Combining a 66.6 percent currency devaluation, dramatically lower tax rates, and tariff-free trade fueled China’s economic boom. Over the next fifteen years, China’s economy quadrupled as incredibly cheap labor costs meant importing manufacturing jobs from the West. In the West, the U.S. economy doubled, Europe grew by 50 percent, and Japan had no growth.

Democrats swept the 2006 midterm elections partly due to popular anger at 7 million, or about 40 percent, of American manufacturing jobs being exported to China. The Bush Administration sent Treasury Secretary Hank Paulson to Beijing to force China to “re-value” up the yuan’s exchange rate by 32 percent, to 6.1 to the dollar.

But the move also halted China’s recycling of its cash flow into U.S. Treasury bonds abruptly. As a result, rising U.S. interest rates helped cause the real estate crash that led to the 2008 financial crisis.

The West and China tried to recover from the Great Recession through massive monetary expansion. Although China appeared to be the winner over the next six years, most of its success was powered by a 250 percent increase in state-owned-bank lending to state-owned-enterprises and local government. At least a third of all large Chinese borrowers, and about half of the Chinese provinces, are now seriously insolvent.

But China also now faces an existential threat from America’s fracking boom, which has sent the cost of U.S. natural gas to less than a third of world prices. Given that energy is about 13 percent of manufacturing input costs, and labor is only about 8.5 percent of input costs, communist China can give its labor away and still not be as competitive in basic industry manufacturing as the United States.

China tried to turn inward and stimulate its domestic economy with real estate and stock market booms. Over the last year, China sold $400 billion in U.S. securities holdings to fund what it hoped would be a domestic consumption boom. But that effort has collapsed since late June with the implosion of China’s stock markets.

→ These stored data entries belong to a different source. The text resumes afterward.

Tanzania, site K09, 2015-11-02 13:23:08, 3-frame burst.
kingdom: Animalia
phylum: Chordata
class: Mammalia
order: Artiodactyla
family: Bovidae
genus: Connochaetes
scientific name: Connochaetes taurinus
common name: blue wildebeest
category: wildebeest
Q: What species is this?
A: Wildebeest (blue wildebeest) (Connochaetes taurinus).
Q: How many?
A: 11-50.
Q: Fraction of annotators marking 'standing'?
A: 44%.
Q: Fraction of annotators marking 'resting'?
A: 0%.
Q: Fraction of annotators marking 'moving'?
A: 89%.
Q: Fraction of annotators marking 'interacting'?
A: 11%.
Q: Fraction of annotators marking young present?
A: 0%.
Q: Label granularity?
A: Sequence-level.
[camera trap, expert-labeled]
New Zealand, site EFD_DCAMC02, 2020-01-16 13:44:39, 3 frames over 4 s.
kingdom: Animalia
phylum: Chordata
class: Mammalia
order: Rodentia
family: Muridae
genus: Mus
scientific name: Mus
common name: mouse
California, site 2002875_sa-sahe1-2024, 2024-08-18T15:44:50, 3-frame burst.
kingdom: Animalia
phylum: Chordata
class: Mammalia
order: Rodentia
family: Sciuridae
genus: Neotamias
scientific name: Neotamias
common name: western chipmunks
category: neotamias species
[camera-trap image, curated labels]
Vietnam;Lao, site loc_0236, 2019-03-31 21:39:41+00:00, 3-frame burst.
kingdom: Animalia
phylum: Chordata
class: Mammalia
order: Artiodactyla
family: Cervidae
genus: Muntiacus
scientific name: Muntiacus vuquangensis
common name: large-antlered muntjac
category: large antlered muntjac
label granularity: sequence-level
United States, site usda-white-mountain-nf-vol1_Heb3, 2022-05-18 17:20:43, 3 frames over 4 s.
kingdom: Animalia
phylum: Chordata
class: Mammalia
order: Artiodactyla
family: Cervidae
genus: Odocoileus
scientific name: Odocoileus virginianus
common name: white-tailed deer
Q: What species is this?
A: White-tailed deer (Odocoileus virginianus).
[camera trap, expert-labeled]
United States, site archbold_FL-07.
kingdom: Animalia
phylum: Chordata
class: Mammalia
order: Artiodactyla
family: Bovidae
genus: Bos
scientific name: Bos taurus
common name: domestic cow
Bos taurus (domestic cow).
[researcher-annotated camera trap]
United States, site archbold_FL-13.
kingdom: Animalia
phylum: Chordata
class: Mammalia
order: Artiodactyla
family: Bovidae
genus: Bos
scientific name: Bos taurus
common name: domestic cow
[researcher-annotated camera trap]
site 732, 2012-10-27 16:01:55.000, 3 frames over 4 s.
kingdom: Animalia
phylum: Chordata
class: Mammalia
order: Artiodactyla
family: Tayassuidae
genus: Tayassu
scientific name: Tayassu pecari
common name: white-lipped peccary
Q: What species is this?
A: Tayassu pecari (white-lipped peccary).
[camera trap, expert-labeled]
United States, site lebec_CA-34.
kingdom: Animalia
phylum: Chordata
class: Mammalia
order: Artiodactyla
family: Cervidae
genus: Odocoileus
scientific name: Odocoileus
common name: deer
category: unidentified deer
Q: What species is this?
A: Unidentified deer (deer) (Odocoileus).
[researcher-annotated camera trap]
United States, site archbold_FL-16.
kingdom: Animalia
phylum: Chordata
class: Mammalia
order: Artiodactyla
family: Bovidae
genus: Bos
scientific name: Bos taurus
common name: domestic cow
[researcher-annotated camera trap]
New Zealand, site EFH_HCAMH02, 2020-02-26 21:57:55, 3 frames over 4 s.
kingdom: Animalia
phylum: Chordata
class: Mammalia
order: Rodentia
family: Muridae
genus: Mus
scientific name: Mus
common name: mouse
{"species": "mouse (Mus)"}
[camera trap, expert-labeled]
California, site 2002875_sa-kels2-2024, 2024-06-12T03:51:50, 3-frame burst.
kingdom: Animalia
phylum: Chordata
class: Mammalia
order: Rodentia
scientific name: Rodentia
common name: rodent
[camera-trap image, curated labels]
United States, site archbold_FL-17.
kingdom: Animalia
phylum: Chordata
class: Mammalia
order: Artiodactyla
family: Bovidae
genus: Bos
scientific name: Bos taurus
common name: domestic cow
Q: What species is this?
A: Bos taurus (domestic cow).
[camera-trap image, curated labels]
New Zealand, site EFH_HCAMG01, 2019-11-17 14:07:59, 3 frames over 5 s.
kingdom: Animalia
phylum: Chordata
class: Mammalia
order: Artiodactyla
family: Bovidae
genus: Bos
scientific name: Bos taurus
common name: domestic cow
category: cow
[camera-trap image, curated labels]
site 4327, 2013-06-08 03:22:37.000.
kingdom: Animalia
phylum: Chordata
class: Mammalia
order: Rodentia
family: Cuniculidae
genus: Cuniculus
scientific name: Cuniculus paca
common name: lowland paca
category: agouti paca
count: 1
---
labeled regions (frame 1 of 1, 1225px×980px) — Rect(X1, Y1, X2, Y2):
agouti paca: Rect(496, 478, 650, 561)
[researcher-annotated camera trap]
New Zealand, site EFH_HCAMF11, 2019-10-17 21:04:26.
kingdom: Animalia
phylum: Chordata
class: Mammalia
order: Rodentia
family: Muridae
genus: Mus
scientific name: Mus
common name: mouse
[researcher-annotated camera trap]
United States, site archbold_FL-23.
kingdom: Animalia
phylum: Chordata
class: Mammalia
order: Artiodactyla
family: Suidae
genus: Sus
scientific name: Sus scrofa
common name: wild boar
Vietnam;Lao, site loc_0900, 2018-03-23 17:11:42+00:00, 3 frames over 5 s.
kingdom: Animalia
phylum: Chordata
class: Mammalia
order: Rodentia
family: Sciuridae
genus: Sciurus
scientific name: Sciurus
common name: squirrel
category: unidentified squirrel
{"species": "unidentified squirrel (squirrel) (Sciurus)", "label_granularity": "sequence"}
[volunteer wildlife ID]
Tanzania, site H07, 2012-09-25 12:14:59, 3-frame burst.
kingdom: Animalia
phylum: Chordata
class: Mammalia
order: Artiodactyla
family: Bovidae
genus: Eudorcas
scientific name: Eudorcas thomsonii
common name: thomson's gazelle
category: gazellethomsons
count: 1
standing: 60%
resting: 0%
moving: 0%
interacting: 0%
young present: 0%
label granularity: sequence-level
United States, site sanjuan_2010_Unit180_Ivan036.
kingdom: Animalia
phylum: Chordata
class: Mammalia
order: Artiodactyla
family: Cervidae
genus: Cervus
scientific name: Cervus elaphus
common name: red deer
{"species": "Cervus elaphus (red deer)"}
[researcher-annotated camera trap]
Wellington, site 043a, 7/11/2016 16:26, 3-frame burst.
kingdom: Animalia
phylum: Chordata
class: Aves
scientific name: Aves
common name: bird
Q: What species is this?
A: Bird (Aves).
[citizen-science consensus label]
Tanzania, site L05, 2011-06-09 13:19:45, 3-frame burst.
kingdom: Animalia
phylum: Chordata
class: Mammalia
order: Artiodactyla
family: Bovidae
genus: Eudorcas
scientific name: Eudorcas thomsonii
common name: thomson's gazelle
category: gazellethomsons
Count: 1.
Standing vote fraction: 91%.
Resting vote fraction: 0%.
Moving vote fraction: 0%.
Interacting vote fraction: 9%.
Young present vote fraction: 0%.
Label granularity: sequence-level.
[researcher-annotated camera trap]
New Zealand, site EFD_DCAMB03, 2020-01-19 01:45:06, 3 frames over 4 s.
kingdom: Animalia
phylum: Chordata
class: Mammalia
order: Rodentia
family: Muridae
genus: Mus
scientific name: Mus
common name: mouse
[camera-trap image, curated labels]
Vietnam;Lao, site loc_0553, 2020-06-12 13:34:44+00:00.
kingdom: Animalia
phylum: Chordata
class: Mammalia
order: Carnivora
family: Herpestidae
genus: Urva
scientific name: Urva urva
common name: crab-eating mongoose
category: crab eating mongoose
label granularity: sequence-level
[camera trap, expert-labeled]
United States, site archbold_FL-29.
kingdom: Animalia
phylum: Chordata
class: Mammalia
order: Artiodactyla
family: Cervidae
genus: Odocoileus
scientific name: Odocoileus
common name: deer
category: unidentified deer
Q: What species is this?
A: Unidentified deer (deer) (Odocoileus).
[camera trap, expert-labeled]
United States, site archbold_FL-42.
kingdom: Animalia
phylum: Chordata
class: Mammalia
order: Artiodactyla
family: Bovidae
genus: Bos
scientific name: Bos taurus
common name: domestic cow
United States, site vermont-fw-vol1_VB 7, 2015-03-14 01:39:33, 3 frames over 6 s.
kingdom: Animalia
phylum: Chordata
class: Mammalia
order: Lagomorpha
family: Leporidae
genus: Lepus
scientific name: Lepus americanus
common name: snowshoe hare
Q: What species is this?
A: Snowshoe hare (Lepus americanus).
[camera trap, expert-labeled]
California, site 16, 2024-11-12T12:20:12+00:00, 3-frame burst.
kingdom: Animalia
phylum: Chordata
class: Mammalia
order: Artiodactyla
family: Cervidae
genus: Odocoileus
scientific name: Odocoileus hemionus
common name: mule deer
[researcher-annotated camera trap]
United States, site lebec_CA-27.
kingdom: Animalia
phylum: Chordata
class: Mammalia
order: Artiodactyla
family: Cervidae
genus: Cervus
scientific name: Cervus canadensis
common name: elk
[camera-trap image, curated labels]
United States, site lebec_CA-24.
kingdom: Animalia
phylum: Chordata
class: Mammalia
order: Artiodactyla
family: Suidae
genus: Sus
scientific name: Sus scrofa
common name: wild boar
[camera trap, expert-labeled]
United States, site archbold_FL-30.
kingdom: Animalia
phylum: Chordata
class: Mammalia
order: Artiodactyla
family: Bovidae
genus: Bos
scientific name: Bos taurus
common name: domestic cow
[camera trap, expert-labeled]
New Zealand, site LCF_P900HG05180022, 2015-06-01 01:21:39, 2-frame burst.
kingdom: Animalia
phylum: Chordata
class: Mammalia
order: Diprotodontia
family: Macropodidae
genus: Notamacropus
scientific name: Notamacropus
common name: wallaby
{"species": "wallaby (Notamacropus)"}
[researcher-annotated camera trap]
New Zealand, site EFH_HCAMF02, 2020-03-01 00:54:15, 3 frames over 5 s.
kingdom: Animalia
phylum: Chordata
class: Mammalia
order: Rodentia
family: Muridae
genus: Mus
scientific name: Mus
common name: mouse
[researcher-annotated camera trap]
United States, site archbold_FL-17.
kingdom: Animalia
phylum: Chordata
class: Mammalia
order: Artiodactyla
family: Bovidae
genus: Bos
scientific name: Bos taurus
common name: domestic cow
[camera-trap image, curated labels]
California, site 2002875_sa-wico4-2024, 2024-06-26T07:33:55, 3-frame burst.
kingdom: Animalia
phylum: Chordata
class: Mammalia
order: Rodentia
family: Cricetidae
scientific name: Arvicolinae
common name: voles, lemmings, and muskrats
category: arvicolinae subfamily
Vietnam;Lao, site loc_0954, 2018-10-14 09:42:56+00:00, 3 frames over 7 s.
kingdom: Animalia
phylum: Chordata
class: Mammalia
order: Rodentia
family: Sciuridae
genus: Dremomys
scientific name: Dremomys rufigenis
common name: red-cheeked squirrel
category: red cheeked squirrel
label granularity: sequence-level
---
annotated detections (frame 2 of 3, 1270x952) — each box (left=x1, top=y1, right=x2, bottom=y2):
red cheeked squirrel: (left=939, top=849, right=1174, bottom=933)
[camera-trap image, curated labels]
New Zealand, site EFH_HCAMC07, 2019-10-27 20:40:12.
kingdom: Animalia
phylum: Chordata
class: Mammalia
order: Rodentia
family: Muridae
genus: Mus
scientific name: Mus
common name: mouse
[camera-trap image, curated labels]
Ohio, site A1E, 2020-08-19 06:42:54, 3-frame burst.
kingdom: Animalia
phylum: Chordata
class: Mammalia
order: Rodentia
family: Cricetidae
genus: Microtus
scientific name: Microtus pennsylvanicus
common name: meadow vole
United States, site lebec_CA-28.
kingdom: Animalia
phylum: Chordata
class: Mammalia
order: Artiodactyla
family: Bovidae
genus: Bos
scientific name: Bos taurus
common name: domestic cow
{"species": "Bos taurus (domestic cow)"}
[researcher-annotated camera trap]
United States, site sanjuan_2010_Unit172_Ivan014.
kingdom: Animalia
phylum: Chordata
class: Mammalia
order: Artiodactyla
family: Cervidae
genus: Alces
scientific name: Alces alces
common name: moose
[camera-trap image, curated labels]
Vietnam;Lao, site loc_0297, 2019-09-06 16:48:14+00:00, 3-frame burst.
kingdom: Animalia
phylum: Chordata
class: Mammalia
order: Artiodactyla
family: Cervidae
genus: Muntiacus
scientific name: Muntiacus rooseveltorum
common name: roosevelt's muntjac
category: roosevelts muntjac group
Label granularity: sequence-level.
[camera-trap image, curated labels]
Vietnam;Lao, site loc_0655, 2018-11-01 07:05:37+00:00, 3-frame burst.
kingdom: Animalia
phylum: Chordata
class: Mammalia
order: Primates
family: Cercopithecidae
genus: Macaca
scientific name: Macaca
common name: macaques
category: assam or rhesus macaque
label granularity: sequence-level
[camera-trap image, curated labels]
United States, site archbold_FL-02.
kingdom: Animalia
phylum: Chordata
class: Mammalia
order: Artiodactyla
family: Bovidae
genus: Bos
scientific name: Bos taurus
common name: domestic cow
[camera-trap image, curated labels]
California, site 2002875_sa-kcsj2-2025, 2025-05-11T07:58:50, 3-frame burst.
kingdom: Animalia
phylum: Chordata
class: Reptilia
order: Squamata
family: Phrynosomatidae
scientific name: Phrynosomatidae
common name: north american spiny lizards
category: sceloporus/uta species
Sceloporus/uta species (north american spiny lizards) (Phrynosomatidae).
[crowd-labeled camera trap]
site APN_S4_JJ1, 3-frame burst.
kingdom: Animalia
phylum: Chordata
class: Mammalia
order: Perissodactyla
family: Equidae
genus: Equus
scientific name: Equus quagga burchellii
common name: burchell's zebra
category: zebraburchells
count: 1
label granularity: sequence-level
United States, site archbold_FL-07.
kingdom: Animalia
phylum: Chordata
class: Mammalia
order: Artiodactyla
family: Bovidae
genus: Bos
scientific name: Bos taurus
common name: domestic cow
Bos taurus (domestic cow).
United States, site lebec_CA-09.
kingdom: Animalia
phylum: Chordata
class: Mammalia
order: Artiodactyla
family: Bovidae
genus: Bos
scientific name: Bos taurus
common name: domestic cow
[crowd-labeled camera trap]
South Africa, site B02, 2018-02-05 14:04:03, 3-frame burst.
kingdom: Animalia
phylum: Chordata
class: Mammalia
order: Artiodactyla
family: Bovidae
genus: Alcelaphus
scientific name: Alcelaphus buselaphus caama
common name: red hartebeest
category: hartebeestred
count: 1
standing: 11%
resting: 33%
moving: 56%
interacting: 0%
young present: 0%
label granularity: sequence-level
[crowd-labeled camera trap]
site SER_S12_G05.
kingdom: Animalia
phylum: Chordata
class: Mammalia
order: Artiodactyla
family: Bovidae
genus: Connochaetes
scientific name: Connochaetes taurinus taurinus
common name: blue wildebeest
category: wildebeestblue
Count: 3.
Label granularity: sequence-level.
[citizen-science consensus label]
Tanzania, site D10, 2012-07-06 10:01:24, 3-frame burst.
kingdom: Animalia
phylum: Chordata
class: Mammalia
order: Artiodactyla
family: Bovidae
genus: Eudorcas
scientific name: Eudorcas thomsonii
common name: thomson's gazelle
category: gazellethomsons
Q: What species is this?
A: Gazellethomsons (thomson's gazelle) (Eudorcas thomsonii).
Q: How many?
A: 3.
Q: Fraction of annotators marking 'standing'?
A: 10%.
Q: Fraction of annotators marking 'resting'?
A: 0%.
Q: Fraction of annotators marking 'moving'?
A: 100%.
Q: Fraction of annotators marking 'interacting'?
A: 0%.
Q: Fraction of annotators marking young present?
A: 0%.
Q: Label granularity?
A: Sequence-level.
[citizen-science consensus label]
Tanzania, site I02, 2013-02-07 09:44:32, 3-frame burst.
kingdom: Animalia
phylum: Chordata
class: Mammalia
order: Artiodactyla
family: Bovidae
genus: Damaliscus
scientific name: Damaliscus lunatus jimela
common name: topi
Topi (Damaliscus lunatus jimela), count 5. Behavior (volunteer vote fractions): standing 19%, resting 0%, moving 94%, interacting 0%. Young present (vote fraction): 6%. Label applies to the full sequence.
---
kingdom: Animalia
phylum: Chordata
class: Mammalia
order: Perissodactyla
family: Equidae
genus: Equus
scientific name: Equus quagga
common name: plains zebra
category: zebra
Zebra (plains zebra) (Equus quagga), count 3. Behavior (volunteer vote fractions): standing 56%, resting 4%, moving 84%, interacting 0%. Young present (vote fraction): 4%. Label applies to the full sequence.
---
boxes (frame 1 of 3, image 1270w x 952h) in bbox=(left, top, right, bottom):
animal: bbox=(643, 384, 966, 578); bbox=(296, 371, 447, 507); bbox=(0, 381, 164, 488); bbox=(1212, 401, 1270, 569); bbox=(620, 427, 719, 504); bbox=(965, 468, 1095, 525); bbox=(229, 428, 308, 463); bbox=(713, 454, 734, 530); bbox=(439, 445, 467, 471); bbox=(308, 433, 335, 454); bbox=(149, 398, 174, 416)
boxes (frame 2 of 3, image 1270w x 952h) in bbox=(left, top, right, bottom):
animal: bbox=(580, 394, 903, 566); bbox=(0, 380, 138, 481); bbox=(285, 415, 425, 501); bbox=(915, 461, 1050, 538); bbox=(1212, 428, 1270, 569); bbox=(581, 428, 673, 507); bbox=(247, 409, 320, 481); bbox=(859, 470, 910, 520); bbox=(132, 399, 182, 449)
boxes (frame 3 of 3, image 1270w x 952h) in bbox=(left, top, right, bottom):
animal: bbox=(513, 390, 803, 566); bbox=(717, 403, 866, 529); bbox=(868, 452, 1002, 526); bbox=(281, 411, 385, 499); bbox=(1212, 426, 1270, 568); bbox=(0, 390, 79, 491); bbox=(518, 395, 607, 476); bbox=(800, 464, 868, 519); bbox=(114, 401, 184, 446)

By my analysis, every 10 percent movement in China’s exchange rate would add or subtract about 17 percent to or from China’s “processed” exports, respectively, and impact about 30 million jobs. To sustain its current export-led economy’s employment levels, China would need the yuan to depreciate by about 22 percent.

Breitbart News reported last week in “Inland Empire is America’s Fastest Growing Industrial Center” that the U.S. is in the front-end of a major industrial building boom. About one million manufacturing jobs have already been created, and millions are planned as multi-national corporations are abandoning China for a better cost structure in the U.S.

China knows its devaluation during a U.S. presidential campaign will create serious international confrontations. But the threat to the reign of the China Communist Party from the loss of tens of millions of jobs is forcing the Chinese authorities to act.